Budmouth! The sound of the word carried with it a much diminished perspective of him and his deeds; there were thirteen miles interval betwixt them now. She hated questioning Liddy about her husband's movements, and indeed had hitherto sedulously avoided doing so; but now all the house knew that there had been some dreadful disagreement between them, and it was futile to attempt disguise. Bathsheba had reached a stage at which people cease to have any appreciative regard for public opinion.
"What makes you think he has gone there?" she said.
"Laban Tall saw him on the Budmouth road this morning before breakfast."
Bathsheba was momentarily relieved of that wayward heaviness of the past twenty-four hours which had quenched the vitality of youth in her without substituting the philosophy of maturer years, and she resolved to go out and walk a little way. So when breakfast was over, she put on her bonnet, and took a direction towards the church. It was nine o'clock, and the men having returned to work again from their first meal, she was not likely to meet many of them in the road. Knowing that Fanny had been laid in the reprobates' quarter of the graveyard, called in the parish "behind church," which was invisible from the road, it was impossible to resist the impulse to enter and look upon a spot which, from nameless feelings, she at the same time dreaded to see. She had been unable to overcome an impression that some connection existed between her rival and the light through the trees.
Bathsheba skirted the buttress, and beheld the hole and the tomb, its delicately veined surface splashed and stained just as Troy had seen it and left it two hours earlier.

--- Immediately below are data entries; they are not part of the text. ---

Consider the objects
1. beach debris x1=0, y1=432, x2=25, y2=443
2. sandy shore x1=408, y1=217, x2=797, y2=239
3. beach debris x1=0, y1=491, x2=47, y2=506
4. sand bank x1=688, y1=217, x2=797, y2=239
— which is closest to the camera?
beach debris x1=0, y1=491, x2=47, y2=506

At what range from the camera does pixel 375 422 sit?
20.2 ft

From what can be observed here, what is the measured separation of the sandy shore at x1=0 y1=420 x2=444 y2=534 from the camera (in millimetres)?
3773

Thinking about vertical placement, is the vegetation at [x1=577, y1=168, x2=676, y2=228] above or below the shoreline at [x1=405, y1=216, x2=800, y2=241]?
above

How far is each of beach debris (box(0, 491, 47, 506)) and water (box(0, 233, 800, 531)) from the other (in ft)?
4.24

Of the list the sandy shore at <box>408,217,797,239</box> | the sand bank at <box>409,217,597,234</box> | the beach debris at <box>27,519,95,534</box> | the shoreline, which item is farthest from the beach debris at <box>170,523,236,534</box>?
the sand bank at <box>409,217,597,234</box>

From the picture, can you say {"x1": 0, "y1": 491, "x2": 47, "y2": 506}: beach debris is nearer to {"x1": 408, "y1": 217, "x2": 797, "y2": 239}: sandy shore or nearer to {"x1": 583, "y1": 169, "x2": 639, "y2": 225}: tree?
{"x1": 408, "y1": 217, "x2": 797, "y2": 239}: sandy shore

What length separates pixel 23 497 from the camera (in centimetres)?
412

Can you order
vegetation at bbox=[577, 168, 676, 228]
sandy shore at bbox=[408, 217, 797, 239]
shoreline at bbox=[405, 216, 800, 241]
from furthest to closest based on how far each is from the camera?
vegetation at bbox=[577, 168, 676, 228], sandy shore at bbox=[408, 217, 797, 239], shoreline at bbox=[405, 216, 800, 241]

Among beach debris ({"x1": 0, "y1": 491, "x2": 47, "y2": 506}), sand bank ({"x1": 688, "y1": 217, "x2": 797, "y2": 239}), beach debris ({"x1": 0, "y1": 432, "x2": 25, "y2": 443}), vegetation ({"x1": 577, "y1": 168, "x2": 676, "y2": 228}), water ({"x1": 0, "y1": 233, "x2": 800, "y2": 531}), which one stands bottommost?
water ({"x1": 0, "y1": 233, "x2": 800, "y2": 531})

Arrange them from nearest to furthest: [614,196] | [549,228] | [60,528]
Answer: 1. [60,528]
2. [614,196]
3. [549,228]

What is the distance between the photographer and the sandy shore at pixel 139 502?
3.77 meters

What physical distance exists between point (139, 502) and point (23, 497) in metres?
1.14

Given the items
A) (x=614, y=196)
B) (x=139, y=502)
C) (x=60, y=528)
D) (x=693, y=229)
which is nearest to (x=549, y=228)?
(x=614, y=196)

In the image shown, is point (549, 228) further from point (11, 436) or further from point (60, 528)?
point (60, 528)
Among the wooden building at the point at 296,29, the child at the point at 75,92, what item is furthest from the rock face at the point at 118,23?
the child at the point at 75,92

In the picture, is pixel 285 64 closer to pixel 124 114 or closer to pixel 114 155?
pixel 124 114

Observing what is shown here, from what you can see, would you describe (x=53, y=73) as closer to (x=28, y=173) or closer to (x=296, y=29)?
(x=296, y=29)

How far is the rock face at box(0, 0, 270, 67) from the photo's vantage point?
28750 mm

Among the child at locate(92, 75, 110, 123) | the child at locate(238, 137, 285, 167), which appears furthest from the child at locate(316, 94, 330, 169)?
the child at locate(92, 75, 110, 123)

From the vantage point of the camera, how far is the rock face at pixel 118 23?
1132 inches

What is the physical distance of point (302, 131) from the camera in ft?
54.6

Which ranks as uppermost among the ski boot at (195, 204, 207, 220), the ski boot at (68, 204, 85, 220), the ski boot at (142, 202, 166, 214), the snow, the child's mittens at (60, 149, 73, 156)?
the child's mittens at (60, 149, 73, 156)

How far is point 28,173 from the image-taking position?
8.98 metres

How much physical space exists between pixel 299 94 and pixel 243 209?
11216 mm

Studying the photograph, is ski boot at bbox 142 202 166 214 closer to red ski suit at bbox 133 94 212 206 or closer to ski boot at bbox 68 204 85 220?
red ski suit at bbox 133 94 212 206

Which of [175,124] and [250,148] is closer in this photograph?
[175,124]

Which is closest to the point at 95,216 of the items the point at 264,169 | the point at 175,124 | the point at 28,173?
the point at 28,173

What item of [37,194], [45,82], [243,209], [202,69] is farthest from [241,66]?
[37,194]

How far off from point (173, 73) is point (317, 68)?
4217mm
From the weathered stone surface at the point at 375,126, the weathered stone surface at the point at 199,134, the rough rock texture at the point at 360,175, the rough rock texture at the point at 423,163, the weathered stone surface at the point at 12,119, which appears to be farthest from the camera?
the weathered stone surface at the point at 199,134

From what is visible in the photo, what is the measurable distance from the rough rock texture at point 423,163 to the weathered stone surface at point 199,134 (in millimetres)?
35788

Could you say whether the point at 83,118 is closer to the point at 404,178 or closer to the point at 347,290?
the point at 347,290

On the other side of the scene stood Gabriel. His eyes, too, were fixed on the tomb, and her arrival having been noiseless, she had not as yet attracted his attention. Bathsheba did not at once perceive that the grand tomb and the disturbed grave were Fanny's, and she looked on both sides and around for some humbler mound, earthed up and clodded in the usual way. Then her eye followed Oak's, and she read the words with which the inscription opened:—
Erected by Francis Troy In Beloved Memory of Fanny Robin
Oak saw her, and his first act was to gaze inquiringly and learn how she received this knowledge of the authorship of the work, which to himself had caused considerable astonishment. But such discoveries did not much affect her now. Emotional convulsions seemed to have become the commonplaces of her history, and she bade him good morning, and asked him to fill in the hole with the spade which was standing by. Whilst Oak was doing as she desired, Bathsheba collected the flowers, and began planting them with that sympathetic manipulation of roots and leaves which is so conspicuous in a woman's gardening, and which flowers seem to understand and thrive upon. She requested Oak to get the churchwardens to turn the leadwork at the mouth of the gurgoyle that hung gaping down upon them, that by this means the stream might be directed sideways, and a repetition of the accident prevented. Finally, with the superfluous magnanimity of a woman whose narrower instincts have brought down bitterness upon her instead of love, she wiped the mud spots from the tomb as if she rather liked its words than otherwise, and went again home.